El jefe máximo de las Fuerzas Armadas Revolucionarias de Colombia (FARC), Rodrigo Londoño, condicionó la salida de la guerrilla del Cauca a la retirada del Ejército, la Policía y los paramilitares. El 17 de julio, la Asociación de Cabildos Indígenas del Norte del Cauca (ACIN) pidió a Londoño ordenar a sus hombres el abandono de sus territorios en esa región del suroeste de Colombia.
“Si el Ejército, la Policía y los paramilitares salen del Cauca, si termina su guerra contra indígenas, campesinos, mineros y pueblo en general, nosotros no tendremos problemas para salir también”, respondió ayer el jefe rebelde en una carta de respuesta a la ACIN.
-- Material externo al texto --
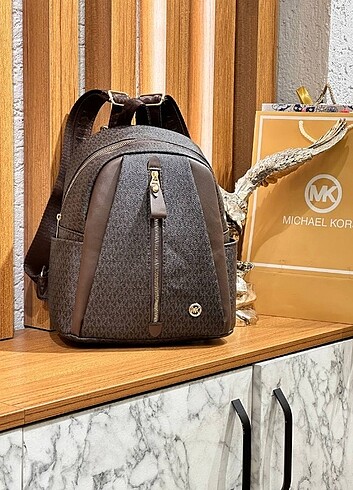  Beden Michael Kors sırt çantası 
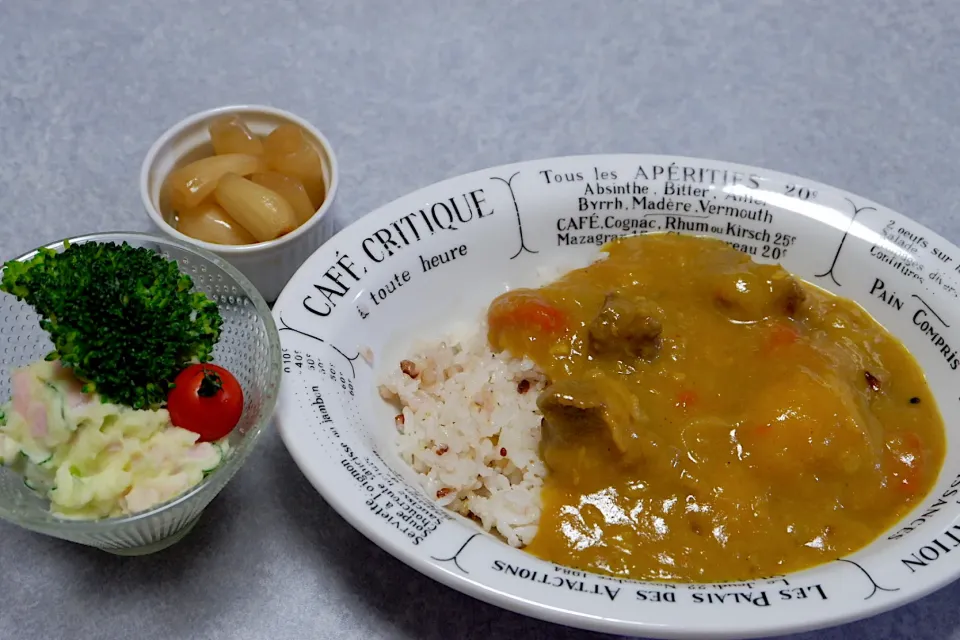 Snapdishの料理写真:カレーライスとポテトサラダ|Orie Uekiさん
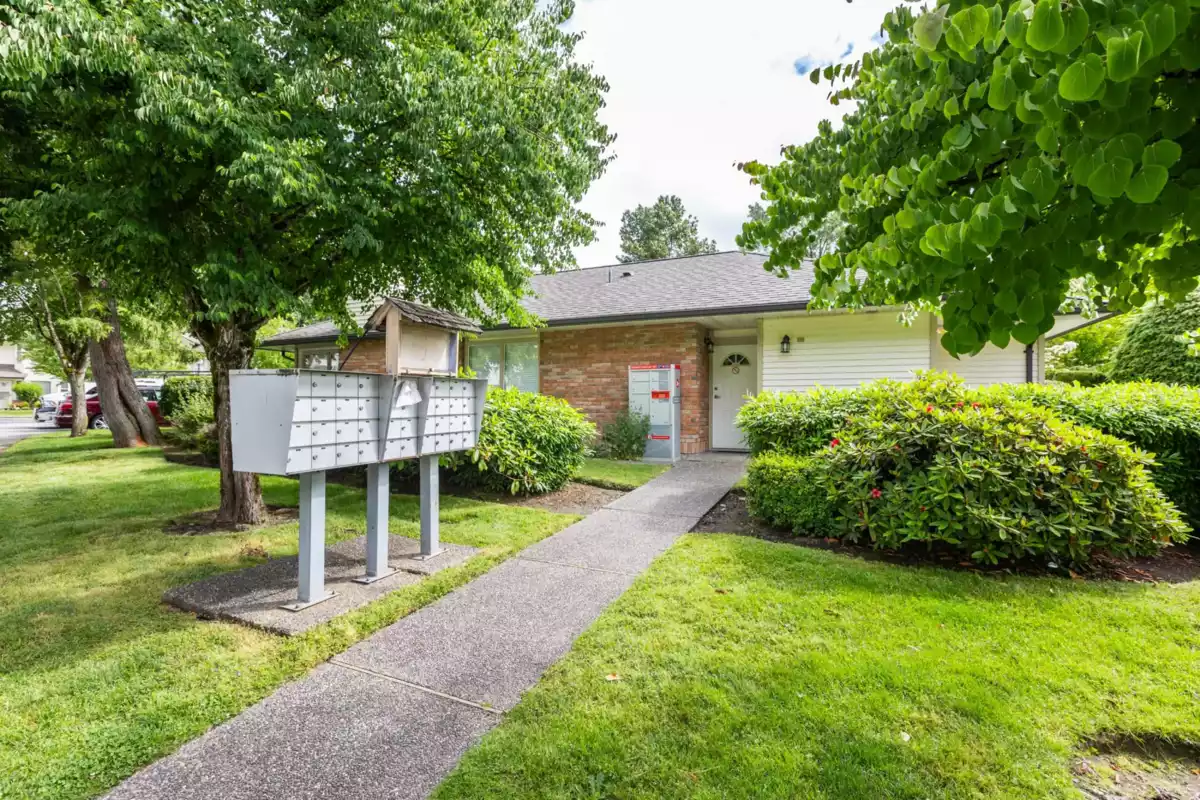 Loft / Bonus Room Photo of 118 6841 138 Street, Surrey, BC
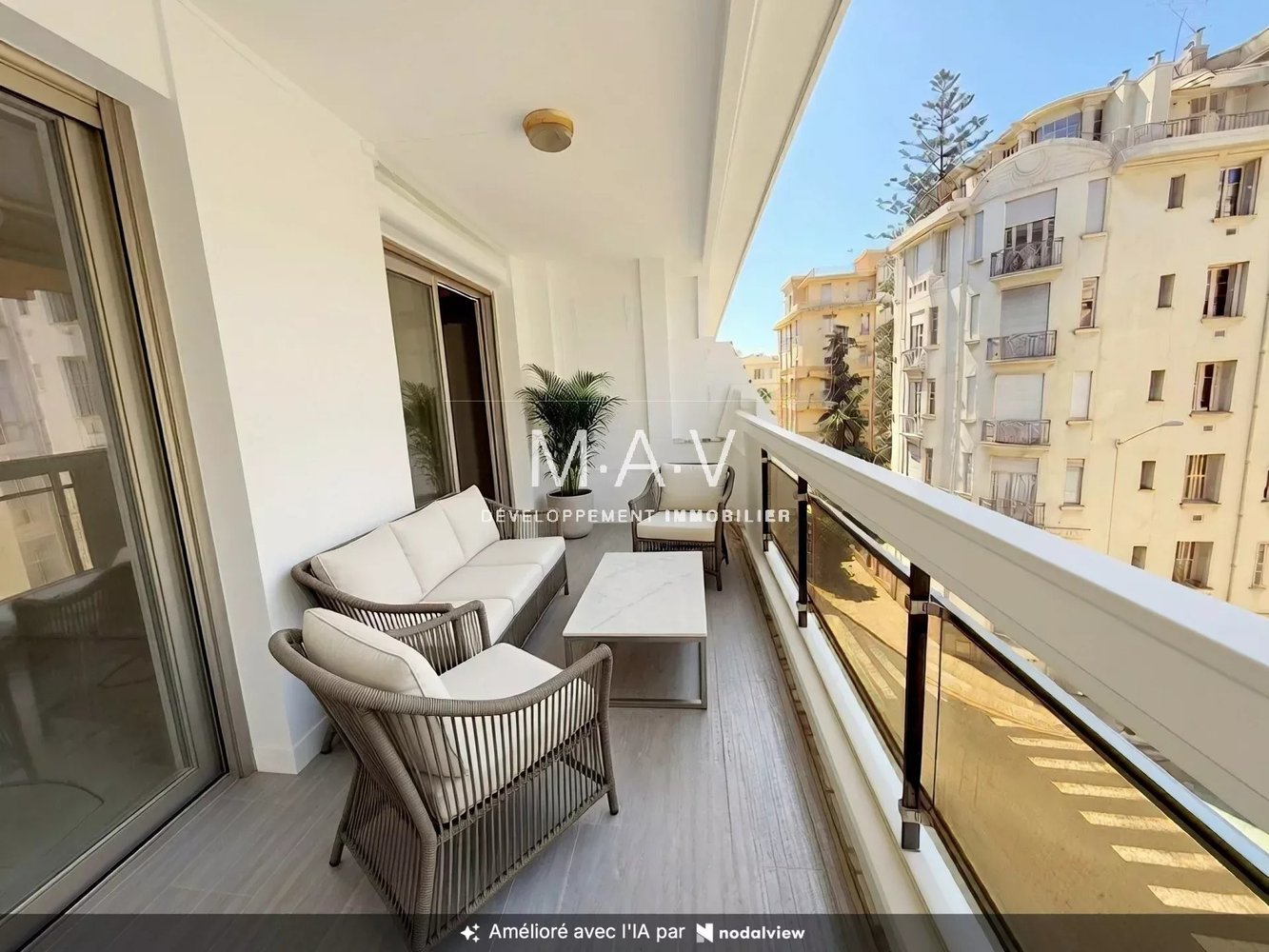 Property photo in Carre d'Or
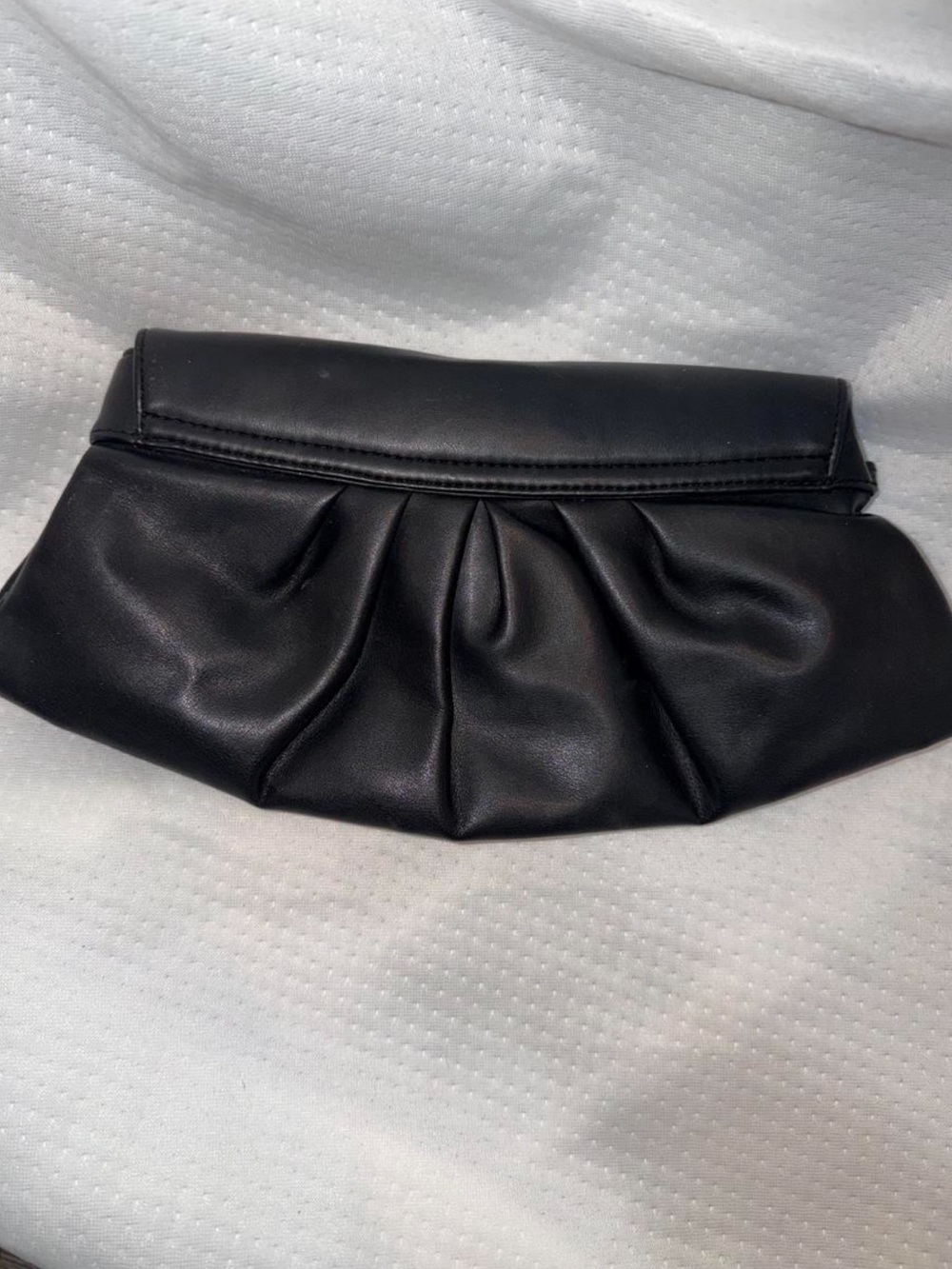 New York & Company Black Ruched Clutch Mini Bag - Picture 3 of 5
Los indígenas habían indicado, por su parte, que no necesitaban de la presencia rebelde “porque la guerrilla no trae tranquilidad”, y acusó a los insurgentes de atacar “a la población civil”. Londoño replicó que “si en Colombia cesan las operaciones militares, los bombardeos y ametrallamientos, los desplazamientos forzados, el despojo de la tierra, los crímenes contra el pueblo y la impunidad, con toda seguridad que no tendrá sentido la existencia de las guerrillas”.
La ACIN quiere ser excluida del conflicto y expulsar de su tierra, que ha sido tomada como escenario de guerra, tanto a los militares y a la Policía como a las FARC, y en las últimas semanas han ocupado guarniciones de los uniformados para forzar su salida.